When the verdict came, it was handled with subtlety and inspiration. We saw the defendants sent down, but there was no moment of triumph for Luke, no valediction, no punching the air. Instead he sat in silence, almost in incomprehension, crying to himself, and afterwards had to take himself away from his family to get his head round what had happened. His father’s lack of faith in him seems to have left a deep scar, almost as visceral as that of the rape itself; all credit, once more, to the actor playing Luke – Gary Lucy – for his incredible performance, plus those around him in his family and friends.

A mark of the imagination and skill of Hollyoaks‘ production team, not least this week’s trio of writers (Anna Clements, Chris Parker and Neil Jones) is their concern for sketching out storylines over the long-term. Occasional incidents that initially appear trivial slowly take on a coherence and significance that builds up to a terrific climax. So it was this week; for not only did all the simmering anger, insecurity and fear of both Luke and his divided family explode with the commencement of the trial; but a web of various plots and incidents neatly came together to provide a parallel dénouement. This centred around the night-club Lewis and Finn had slaved to set up for many months. Drug dealings, betrayal, blackmail, violence and sex conspired to make this the site for just as much action, fun and intrigue as events in the Chester courtrooms. Another mark of the show’s brilliance has been the way Lewis, nominally an all-round good guy and affable character, has gradually lost all control of his life so as to reach the stage where he ends up lashing out and physically beating his partner Ruth.

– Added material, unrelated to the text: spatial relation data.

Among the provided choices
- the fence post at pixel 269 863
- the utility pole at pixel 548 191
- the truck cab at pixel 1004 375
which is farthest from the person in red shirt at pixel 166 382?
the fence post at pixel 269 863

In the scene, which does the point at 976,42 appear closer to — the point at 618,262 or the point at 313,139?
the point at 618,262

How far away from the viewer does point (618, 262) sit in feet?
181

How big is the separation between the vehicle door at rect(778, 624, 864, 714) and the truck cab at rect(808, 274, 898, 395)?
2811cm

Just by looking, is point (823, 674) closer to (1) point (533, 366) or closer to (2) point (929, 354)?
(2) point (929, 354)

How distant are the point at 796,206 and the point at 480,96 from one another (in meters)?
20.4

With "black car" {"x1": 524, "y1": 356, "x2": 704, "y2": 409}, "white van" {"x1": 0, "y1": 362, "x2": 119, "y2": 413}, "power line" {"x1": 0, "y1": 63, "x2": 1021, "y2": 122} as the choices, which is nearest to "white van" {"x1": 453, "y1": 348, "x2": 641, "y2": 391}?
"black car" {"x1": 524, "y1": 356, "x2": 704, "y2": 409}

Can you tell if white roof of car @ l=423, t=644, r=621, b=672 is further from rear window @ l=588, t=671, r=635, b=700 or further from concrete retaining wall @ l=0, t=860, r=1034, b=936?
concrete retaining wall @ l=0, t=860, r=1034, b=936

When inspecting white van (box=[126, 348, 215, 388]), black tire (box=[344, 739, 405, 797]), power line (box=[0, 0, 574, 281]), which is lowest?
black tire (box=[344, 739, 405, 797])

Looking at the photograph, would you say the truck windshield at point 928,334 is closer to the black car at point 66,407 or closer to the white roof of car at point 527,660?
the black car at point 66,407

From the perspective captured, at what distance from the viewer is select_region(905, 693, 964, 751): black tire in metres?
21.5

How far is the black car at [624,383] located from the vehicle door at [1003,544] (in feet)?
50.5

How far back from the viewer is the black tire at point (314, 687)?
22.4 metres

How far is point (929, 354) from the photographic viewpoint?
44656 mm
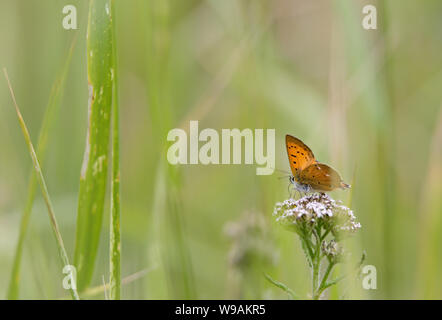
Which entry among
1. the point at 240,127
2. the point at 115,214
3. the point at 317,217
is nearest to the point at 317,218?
the point at 317,217

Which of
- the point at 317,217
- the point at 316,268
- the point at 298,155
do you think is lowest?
the point at 316,268

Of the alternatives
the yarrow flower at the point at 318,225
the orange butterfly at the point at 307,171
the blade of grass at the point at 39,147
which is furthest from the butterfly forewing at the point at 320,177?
the blade of grass at the point at 39,147

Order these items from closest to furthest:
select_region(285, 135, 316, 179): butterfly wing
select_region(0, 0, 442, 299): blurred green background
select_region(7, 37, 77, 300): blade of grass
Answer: select_region(7, 37, 77, 300): blade of grass < select_region(285, 135, 316, 179): butterfly wing < select_region(0, 0, 442, 299): blurred green background

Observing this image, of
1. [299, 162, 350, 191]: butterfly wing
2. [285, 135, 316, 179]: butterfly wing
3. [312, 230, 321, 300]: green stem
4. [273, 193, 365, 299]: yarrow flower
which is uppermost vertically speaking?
[285, 135, 316, 179]: butterfly wing

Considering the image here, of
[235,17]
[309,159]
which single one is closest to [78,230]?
[309,159]

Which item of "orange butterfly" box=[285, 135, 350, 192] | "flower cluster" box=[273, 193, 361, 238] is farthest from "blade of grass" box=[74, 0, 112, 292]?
"orange butterfly" box=[285, 135, 350, 192]

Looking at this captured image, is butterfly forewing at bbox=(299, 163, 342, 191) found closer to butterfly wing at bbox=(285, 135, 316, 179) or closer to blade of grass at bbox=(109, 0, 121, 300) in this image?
butterfly wing at bbox=(285, 135, 316, 179)

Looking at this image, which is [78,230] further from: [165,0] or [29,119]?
[29,119]

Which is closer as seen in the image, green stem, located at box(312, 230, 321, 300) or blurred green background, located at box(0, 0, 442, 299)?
green stem, located at box(312, 230, 321, 300)

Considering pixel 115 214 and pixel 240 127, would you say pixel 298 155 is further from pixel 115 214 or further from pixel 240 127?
pixel 240 127
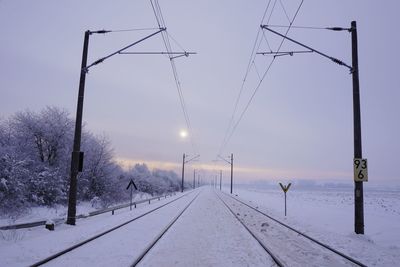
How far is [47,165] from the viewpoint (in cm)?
3562

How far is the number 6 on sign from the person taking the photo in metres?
16.2

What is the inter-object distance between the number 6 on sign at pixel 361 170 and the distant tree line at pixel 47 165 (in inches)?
827

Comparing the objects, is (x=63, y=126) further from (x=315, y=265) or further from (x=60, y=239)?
(x=315, y=265)

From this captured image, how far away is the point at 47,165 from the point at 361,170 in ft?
93.7

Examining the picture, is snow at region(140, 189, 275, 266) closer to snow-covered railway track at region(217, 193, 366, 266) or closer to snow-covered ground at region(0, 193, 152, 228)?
snow-covered railway track at region(217, 193, 366, 266)

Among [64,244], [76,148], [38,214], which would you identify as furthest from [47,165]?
[64,244]

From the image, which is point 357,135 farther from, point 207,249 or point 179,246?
point 179,246

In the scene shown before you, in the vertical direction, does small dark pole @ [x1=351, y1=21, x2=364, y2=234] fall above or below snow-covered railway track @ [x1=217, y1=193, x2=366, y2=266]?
above

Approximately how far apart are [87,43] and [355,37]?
1268 centimetres

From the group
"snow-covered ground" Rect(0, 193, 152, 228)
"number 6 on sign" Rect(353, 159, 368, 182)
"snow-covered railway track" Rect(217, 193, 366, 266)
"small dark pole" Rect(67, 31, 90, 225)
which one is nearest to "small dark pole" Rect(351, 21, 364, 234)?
"number 6 on sign" Rect(353, 159, 368, 182)

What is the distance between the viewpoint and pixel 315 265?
31.8 feet

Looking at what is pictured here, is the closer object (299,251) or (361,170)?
(299,251)

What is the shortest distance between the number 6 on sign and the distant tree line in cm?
2101

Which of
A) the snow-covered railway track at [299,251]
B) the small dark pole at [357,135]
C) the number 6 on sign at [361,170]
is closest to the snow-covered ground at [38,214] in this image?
the snow-covered railway track at [299,251]
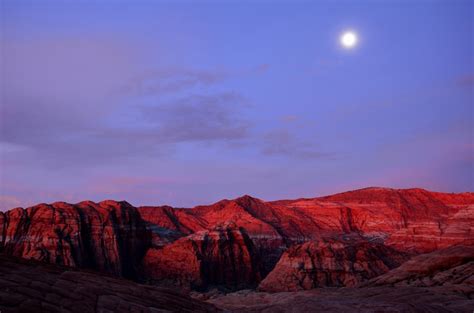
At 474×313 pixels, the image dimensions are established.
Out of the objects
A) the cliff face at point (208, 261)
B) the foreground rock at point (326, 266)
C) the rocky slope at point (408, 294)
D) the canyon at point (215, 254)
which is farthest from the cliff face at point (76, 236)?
the rocky slope at point (408, 294)

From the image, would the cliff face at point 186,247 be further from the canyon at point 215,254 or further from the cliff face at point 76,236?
the canyon at point 215,254

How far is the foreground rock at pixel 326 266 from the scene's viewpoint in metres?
77.2

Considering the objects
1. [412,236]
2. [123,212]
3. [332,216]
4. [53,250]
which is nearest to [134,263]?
[123,212]

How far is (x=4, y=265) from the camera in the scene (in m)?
21.7

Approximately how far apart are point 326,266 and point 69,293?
65.2 meters

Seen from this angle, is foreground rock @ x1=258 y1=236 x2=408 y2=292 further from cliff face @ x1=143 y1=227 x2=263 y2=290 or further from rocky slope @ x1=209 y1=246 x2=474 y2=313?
cliff face @ x1=143 y1=227 x2=263 y2=290

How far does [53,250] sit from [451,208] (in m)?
151

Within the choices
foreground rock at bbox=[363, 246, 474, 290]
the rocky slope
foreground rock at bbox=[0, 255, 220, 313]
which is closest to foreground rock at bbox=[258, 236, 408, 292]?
the rocky slope

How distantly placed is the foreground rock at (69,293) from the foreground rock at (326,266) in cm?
5437

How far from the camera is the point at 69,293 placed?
2058 cm

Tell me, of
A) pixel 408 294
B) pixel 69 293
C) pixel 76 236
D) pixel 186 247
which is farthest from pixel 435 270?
pixel 76 236

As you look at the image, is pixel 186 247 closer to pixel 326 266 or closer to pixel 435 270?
pixel 326 266

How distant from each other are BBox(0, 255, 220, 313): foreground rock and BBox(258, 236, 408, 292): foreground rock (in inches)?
2141

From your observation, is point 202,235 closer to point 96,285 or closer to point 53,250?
point 53,250
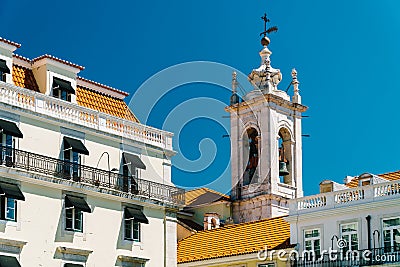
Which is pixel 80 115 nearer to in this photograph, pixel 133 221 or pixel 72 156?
pixel 72 156

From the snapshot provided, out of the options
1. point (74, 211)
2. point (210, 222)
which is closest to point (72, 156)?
point (74, 211)

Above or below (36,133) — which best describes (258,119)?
above

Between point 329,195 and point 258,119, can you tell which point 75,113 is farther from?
point 258,119

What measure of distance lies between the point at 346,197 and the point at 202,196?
107 feet

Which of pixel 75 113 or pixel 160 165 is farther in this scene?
pixel 160 165

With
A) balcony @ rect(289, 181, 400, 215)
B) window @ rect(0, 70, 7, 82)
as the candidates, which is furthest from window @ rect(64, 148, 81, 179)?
balcony @ rect(289, 181, 400, 215)

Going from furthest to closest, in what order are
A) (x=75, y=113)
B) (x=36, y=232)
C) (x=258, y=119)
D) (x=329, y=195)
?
(x=258, y=119)
(x=329, y=195)
(x=75, y=113)
(x=36, y=232)

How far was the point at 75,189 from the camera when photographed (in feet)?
138

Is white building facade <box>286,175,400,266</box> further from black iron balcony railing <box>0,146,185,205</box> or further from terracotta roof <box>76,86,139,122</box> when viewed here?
terracotta roof <box>76,86,139,122</box>

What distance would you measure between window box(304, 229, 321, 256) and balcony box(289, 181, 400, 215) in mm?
1119

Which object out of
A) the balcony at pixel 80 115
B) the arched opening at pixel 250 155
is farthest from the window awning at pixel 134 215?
the arched opening at pixel 250 155

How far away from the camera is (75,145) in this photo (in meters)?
42.5

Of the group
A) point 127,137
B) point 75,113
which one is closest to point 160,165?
point 127,137

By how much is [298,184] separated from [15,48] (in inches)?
1651
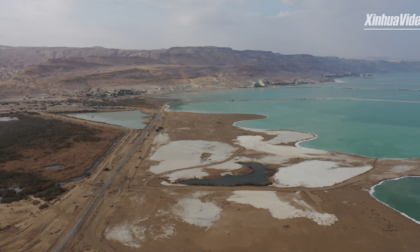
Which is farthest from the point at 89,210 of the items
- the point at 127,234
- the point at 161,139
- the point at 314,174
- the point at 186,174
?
the point at 161,139

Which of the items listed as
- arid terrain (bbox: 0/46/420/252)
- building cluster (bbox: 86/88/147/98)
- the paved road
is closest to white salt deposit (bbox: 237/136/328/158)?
arid terrain (bbox: 0/46/420/252)

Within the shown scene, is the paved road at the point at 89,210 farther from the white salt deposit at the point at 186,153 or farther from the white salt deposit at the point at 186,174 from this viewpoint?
the white salt deposit at the point at 186,174

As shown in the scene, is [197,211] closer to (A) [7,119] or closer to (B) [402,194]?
(B) [402,194]

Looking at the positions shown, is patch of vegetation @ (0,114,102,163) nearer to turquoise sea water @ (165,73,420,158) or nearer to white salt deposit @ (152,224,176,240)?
white salt deposit @ (152,224,176,240)

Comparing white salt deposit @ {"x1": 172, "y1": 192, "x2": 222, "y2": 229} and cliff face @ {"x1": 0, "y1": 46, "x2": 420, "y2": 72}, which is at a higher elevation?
cliff face @ {"x1": 0, "y1": 46, "x2": 420, "y2": 72}

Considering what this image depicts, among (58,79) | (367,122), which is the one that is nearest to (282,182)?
(367,122)

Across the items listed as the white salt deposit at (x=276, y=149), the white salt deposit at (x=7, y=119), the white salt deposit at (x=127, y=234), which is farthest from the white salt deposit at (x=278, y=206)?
the white salt deposit at (x=7, y=119)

If Lewis had been deliberately presented as essentially “bad”, a rotten apple, the obvious villain of the piece, his attacks on Ruth would be more easy for the viewer to rationalise and confront – of course he’s beating her up, he would do, he’s that sort of bloke. Except he’s not – and we’re made to watch one of the nicest residents of Hollyoaks suddenly snap and defy all expectations, swapping engaging banter for evil battering.

Throughout this week, these two deeply serious and involving storylines were – in typical Hollyoaks style – contrasted with some shameless bawdy fun: a chaotic “naturist” party being held at the college by two students out to get an eyeful of naked females parading en mass in front of their twitching libidos. This sort of obvious, in your face, inescapably amusing set-up – of the kind that remarkably still only ever seem to happen in soap operas – was just the right tonic to allow the other sombre, sober storylines to be appreciated all the more.

It’s clear the series is not going to just forget about the rape now a sentence has been passed and continue as if all’s right with the world (no short-termist resolutions here, as in the recent Coronation Street special). Luke’s life has been fundamentally, irrevocably, changed; the trial and its verdict only one small part of the process of coming to terms with the future. It is this, above all, that marks Hollyoaks out as something really special, something almost unique, on British TV: this persistent acknowledgement of how “real time” works, how crises and breakdowns and traumas ebb and flow, and how they don’t blow in, blow up and blow out at breakneck speed. Phil Redmond redefined kids’ television in the 1970s with Grange Hill; adult soap opera in the 1980s with Brookside; and now (at last) with Hollyoaks he’s done something magical once again.